● **Text shown**:
--- START ---

Bonnie Gross, a production coordinator from New York City, waited over six hours struggling with the Ticketmaster website. When she finally got the chance to purchase tickets, inventory was scarce.
“I get to page where I can buy tickets and there are no seats available. There is one seat available,” Gross, 28, said. “It was a single seat alone, all the way like at the edge of the stadium for like 200 something dollars. And I was like, ‘I’m not going to go alone, you know?’”
Multiple Swift fans said they rearranged their schedules to accommodate the sale on Tuesday morning, including taking the day off work, rescheduling a meeting and a high school student who skipped school with her mother’s permission.
Swift, one of the most renowned songwriters and hitmakers of her generation, has also been a meticulous manager of her brand and an unparalleled marketer on a mass scale. During a recent period of productivity, which has included five album releases in just over two years, she has expanded her merchandise operation to include everything from picture frames and sticky notes to cassette tapes and vinyl LPs in various limited-edition colors.
“Midnights,” Swift’s 10th studio LP, was released last month, shocking the industry by selling the equivalent of 1,578,000 copies in the United States — the largest total for any album in seven years. In a Billboard first, songs from “Midnights” occupied the entire Top 10 on the singles chart.
The album, a return to a mainstream pop sound for Swift, followed her pair of surprise pandemic albums, “Folklore” and “Evermore,” which tried on a quieter, indie-folk style. “Folklore” won album of the year at the Grammys in 2021, and was followed by “Fearless (Taylor’s Version)” and “Red (Taylor’s Version),” the first two rerecordings of her early albums, a side project Swift undertook to regain control of her recordings after her former record label was sold without her participation.

--- END ---

● **Extracted records**:
--- START ---

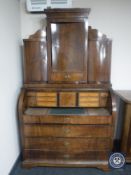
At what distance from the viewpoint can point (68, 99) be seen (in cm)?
208

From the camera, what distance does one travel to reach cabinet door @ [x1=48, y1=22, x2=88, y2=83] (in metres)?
2.01

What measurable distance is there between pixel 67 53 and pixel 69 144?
1.06 meters

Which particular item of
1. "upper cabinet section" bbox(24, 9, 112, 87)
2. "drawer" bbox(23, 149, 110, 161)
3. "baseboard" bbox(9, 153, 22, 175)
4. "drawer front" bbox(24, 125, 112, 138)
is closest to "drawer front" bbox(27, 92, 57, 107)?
"upper cabinet section" bbox(24, 9, 112, 87)

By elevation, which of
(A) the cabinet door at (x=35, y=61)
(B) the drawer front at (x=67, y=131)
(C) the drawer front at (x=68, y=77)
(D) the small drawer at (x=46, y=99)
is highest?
(A) the cabinet door at (x=35, y=61)

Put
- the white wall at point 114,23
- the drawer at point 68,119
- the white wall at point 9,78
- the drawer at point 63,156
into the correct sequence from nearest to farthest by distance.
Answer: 1. the white wall at point 9,78
2. the drawer at point 68,119
3. the drawer at point 63,156
4. the white wall at point 114,23

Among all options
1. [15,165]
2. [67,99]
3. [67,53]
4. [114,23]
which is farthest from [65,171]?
[114,23]

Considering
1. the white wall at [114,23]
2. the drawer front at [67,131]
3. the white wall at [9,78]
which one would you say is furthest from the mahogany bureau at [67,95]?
the white wall at [114,23]

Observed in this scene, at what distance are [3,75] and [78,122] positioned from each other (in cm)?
94

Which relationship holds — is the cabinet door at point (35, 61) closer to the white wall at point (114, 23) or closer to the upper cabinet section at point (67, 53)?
the upper cabinet section at point (67, 53)

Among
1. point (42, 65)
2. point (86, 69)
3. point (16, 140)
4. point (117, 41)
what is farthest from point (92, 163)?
point (117, 41)

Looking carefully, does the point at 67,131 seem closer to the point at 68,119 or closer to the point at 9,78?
the point at 68,119

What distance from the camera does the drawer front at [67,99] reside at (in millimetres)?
2070

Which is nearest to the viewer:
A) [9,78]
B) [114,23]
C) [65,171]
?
[9,78]

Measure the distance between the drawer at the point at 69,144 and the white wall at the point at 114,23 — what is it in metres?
0.94
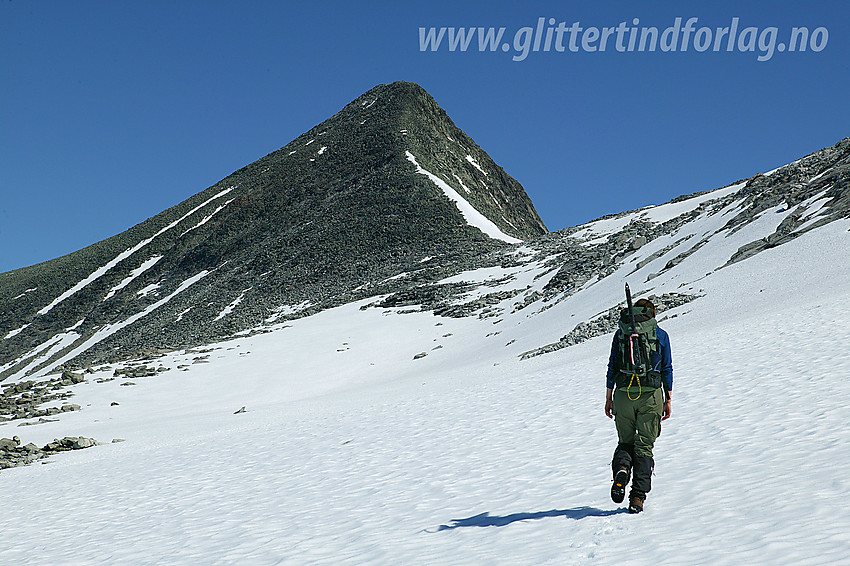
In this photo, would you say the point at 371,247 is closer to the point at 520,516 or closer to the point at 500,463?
the point at 500,463

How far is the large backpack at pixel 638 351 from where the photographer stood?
607 centimetres

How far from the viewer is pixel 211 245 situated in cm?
8825

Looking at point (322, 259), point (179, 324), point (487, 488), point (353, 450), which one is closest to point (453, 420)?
point (353, 450)

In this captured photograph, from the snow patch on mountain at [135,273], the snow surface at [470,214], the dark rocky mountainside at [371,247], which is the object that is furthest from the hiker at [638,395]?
the snow patch on mountain at [135,273]

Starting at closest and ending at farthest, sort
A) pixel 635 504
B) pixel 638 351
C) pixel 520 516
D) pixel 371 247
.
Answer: pixel 635 504
pixel 638 351
pixel 520 516
pixel 371 247

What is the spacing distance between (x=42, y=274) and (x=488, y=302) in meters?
91.6

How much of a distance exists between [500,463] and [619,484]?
11.9 ft

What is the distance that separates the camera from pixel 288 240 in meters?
80.1

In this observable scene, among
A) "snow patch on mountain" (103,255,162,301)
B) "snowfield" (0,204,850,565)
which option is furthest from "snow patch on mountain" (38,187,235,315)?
"snowfield" (0,204,850,565)

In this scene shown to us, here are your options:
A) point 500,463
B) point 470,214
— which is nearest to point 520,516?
point 500,463

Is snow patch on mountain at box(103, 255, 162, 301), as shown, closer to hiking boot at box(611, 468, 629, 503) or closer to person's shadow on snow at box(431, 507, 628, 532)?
person's shadow on snow at box(431, 507, 628, 532)

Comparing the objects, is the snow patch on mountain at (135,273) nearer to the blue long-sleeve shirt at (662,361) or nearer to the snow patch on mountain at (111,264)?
the snow patch on mountain at (111,264)

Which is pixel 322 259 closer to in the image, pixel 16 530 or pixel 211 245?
pixel 211 245

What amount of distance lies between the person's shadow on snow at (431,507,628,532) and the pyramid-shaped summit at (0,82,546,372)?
4304cm
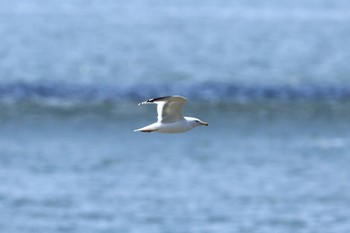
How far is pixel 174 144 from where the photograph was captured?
133ft

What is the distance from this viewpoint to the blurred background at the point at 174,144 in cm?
3425

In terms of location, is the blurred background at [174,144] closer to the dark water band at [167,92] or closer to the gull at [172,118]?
the dark water band at [167,92]

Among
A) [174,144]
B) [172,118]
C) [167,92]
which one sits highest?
[167,92]

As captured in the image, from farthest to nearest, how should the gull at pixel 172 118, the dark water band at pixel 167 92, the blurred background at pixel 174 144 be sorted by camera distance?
the dark water band at pixel 167 92
the blurred background at pixel 174 144
the gull at pixel 172 118

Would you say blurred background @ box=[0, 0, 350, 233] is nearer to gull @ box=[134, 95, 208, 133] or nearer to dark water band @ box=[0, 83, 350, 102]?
dark water band @ box=[0, 83, 350, 102]

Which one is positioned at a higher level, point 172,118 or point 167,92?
point 167,92

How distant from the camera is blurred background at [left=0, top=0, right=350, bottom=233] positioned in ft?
112

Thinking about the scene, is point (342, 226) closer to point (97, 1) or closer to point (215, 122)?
point (215, 122)

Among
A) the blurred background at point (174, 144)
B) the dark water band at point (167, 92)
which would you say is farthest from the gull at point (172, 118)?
the dark water band at point (167, 92)

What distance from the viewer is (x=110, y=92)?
1859 inches

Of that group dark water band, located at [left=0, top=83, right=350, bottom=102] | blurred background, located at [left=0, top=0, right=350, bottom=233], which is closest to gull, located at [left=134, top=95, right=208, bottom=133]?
blurred background, located at [left=0, top=0, right=350, bottom=233]

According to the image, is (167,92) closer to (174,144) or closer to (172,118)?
(174,144)

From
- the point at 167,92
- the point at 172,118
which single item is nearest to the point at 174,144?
the point at 167,92

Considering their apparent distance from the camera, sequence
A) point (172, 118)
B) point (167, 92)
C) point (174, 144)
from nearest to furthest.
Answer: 1. point (172, 118)
2. point (174, 144)
3. point (167, 92)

--- END ---

● **Things to do**:
a: In the passage on Taylor Swift, why did Swift rerecord her early albums?
b: List every Swift album that the passage on Taylor Swift names.

● **Answers for the tasks**:
a: She rerecorded them to regain control of her recordings. Her former record label had been sold without her participation.

b:
- "Midnights"
- "Folklore"
- "Evermore"
- "Fearless (Taylor's Version)"
- "Red (Taylor's Version)"